• _TESTO_:
Attualmente per il cardo e per le sostanze presenti non esiste un corpus rilevante di ricerca scientifica. L’abbondante componente fenolica presente negli estratti li rende comunque un interessante soggetto di studio relativo alla loro attività antiossidante. Altro composto indagato è la cinarina, che in diversi studi ha mostrato di poter determinare una riduzione significativa dell’ipercolesterolemia. Altro gruppo di sostanze presenti nel cardo e attualmente studiate per la loro potenziale attività antinfiammatoria e citotossica sono i sequiterpeni lattonici. [3, 4, 5]
Il cardo in cucina ovvero “metti un gobbo nel tuo piatto”
C’è chi del cardo mangia i teneri, seppur spinosi, fiori giovani, chi quei fiori li usa per fare il latte, ma nella maggior parte dei casi del cardo si consumano le coste. Al momento dell’acquisto è bene scegliere cardi con coste sode, ampie, mai molli, bianche e incurvate nel caso si acquistino gobbi. Da evitare coste verdi perché dure, fibrose ed amare. I cardi possono essere conservati una o due settimane in frigorifero, meglio se avvolti nella carta. Evitare il congelamento perché rovina completamente le caratteristiche del prodotto.
I cardi vanno puliti prima di essere cucinati, eliminando le coste esterne più dure e asportando le fibre più grandi e tenaci dalle coste più tenere. Una volta pulite le coste vanno spuntate e tagliate in pezzi di una decina di centimetri; per evitare che scuriscano, a causa dell’interazione tra l’aria e i composti fenolici presenti, è sufficiente immergerle in acqua a cui sia stato aggiunto un po’ di succo di limone. I pezzi così ottenuti in genere vengono scottati in acqua bollente per eliminare parte dei composti che danno sapore amaro e per renderli ancora più teneri. I cardi così preparati possono essere utilizzati direttamente in cucina o possono essere conservati per qualche giorno in frigorifero.
Sembra che i cardi siano apprezzati soltanto da portoghesi, spagnoli, francesi e italiani, che ne hanno fatto un elemento importante in tavola durante i mesi invernali. In Spagna per esempio li mangiano lessi con un’ottima salsa alle mandorle. E infatti i cardi sono spesso serviti con salse, oppure gratinati, in padella o lavorati in purea con altri vegetali. Vista la tenacia delle fibre ben si prestano ad essere fritti con pastelle più o meno ricche o a essere aggiunti a minestre o piatti in umido.

• _MATERIALE FORNITO_:

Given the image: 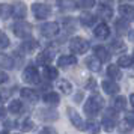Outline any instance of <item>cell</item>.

• _COMPITI DA SVOLGERE_:
- a) Rispondi a queste domande sul testo dedicato al cardo:
(i) Per quanto tempo si possono tenere i cardi in frigorifero?
(ii) Che cosa si aggiunge all'acqua in cui si mettono le coste perché non diventino scure?
(iii) Con quale salsa si mangiano i cardi lessi in Spagna?
- b) Prosegui il testo sul cardo in cucina partendo dall'ultima frase.
Il materiale non serve a niente in questo lavoro.

• _RISPOSTE AI COMPITI_:
- a)
(i) Una o due settimane, meglio se avvolti nella carta.
(ii) Un po' di succo di limone.
(iii) Con una salsa alle mandorle.

- b)
La cucina italiana è ricca di ricette che prevedono l’utilizzo di cardi, dai primi, ai secondi, ai contorni, e praticamente ogni regione ha un suo piatto tipico che prevede l’utilizzo di questo coriaceo vegetale. In Molise, questa terra mitica, i cardi si usano per preparare zuppe, mentre in Romagna si fanno in umido, facendoli soffriggere con del lardo. In Toscana si mangiano gratinati o alla parmigiana mentre in Campania sono addirittura protagonisti di primi piatti natalizi come il Cardone Beneventano, una ricca minestra con carne ed uova. Probabilmente tutti li hanno mangiati accompagnati da una salsa di acciughe, una delle tante varianti della bagna cauda piemontese, squisita preparazione a base di acciughe, aglio, olio e latte o burro, da servire calda accompagnata da un misto di verdure, tra le quali dovrebbe sempre essere presente il gobbo di Nizza Monferrato. Da provare, assolutamente.
La ricetta: gobbi alla parmigiana
E chiudiamo con una ricetta gentilmente concessa dalla moglie del nutrizionista: una versione leggera dei gobbi alla parmigiana, come impone la coscienza del professionista della nutrizione. Una delle più classiche maniere di presentare i cardi in tavola, ottima sia come contorno che come secondo piatto.
Ingredienti per 4 persone
- 1 gobbo
- 200 g. Pomodorini datterini
- Parmigiano Reggiano grattugiato (1 cucchiaio testa)
- 2 spicchi d’aglio
- Olio d’oliva (1 cucchiaio a testa)
- ½ bicchiere d’acqua
- Sale q.b.
Procedimento
Togliete i filamenti alle coste e tagliate a pezzetti il gobbo dopo averlo lavato.
Lessatelo in acqua leggermente salata e scolatelo ancora al dente.
Nel frattempo saltare in padella i pomodorini, tagliati a metà, con olio e aglio intero per 7/8 minuti.
Aggiungere al sughetto, da cui avrete tolto l’aglio, i pezzi di gobbo; fate cuocere per almeno 5 minuti.
Spolverare i gobbi con il parmigiano, aggiungere mezzo bicchiere d’acqua calda e girare con un mestolo. Una volta che il parmigiano si sia sciolto, ma non fuso, spegnere la fiamma. Servire in tavola ben caldi.